EXERCISE PASSAGE:
Monday, Apr. 28, 1958
Answering Blast
At Famagusta's Hereon movie theater, where for the past ten years the screen has often been filled with the gun smoke of U.S.-made westerns, the shooting began earlier than usual one day last week. It was midmorning. and crowds milled through the busiest shopping area of Cyprus' third-largest city (pop. 21,100). Five pistol shots rang out and, just ten yards from the Hereon's box office, a man slumped to the sidewalk, wounded in face, chest, abdomen and hand. The gunman fired a sixth shot and disappeared among the shoppers. The victim, who died a short while later, was a man especially disliked by EOKA terrorists: William Dear, 61-year-old police interrogator of the Special Branch. He was the first Englishman killed since the Greek Cypriot underground declared its truce 13 months ago.
Searching the neighborhood, police found ten bombs, twelve detonators and nine bullets beneath the bed of Projectionist Georghios Kaliyorou, 20, who had living quarters in the movie theater. Kaliyorou himself was nowhere to be found. British army explosive experts insisted that the bombs, oozing nitroglycerin, were too dangerous to move, and two hours later got telephone permission from Governor Sir Hugh Foot for what Cypriots angrily denounced as a deliberate reprisal. The men were authorized to blow up the bombs where they were--inside the three-story movie house right in the middle of Famagusta.
Almost in tears, Georghios Papageorghiou, plump owner of the theater he had spent $123,000 on, begged the British: "Let me carry the bombs out. Someone carried them in. They can't be all that dangerous." But as dusk neared, houses and shops adjoining the theater were cleared, police cordoned off adjoining streets, a siren warned everyone away. At 6:51 p.m., in a sheet of flame and with a blast that rocked Famagusta's old north wall, the British exploded the bombs. The top two stories of the theater's living quarters collapsed, snapping telephone poles, piling rubble atop nearby shops. Hundreds of seats in the theater were shattered. The British refused to listen to Owner Papageorghiou's claims for $56,000 compensation, and in protest, other movie houses in Famagusta shut down.

PROBLEM TO WORK ON: Return everything in the Famagusta article from "Monday, Apr. 28, 1958" down to "13 months ago.", copied word for word.

ENTRIES SHOWN:
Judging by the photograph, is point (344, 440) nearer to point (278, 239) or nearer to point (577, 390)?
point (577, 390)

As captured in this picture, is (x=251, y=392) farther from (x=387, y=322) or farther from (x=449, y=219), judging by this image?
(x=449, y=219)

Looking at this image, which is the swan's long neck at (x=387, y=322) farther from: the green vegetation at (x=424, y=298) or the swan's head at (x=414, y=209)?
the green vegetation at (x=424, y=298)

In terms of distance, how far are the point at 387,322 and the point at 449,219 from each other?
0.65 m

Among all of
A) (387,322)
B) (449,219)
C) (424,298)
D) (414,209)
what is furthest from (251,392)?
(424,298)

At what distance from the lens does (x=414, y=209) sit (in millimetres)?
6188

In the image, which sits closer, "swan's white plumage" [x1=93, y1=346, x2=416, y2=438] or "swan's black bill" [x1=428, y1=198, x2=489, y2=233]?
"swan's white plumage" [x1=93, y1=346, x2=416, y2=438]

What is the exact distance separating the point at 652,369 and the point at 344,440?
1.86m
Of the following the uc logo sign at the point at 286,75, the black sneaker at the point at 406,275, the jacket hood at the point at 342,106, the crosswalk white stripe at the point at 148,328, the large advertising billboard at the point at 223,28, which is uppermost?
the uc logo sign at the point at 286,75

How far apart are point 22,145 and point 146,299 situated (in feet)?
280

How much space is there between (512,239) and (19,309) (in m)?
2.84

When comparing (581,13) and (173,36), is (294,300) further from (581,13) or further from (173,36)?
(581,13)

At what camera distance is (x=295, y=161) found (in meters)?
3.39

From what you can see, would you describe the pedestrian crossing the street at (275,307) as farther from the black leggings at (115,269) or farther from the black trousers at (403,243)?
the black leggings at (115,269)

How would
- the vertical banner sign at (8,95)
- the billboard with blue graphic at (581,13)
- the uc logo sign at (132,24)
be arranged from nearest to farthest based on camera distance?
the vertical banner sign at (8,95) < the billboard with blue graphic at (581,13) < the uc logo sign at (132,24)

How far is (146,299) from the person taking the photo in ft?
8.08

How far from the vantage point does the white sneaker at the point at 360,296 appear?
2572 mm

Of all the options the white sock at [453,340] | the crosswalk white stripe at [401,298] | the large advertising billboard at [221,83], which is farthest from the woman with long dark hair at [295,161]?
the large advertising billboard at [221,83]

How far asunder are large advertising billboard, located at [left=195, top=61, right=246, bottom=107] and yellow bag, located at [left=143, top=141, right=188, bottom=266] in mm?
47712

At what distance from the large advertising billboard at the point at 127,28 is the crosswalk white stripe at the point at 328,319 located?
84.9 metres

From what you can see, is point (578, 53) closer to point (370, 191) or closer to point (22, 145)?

TASK SOLUTION:
Monday, Apr. 28, 1958
Answering Blast
At Famagusta's Hereon movie theater, where for the past ten years the screen has often been filled with the gun smoke of U.S.-made westerns, the shooting began earlier than usual one day last week. It was midmorning. and crowds milled through the busiest shopping area of Cyprus' third-largest city (pop. 21,100). Five pistol shots rang out and, just ten yards from the Hereon's box office, a man slumped to the sidewalk, wounded in face, chest, abdomen and hand. The gunman fired a sixth shot and disappeared among the shoppers. The victim, who died a short while later, was a man especially disliked by EOKA terrorists: William Dear, 61-year-old police interrogator of the Special Branch. He was the first Englishman killed since the Greek Cypriot underground declared its truce 13 months ago.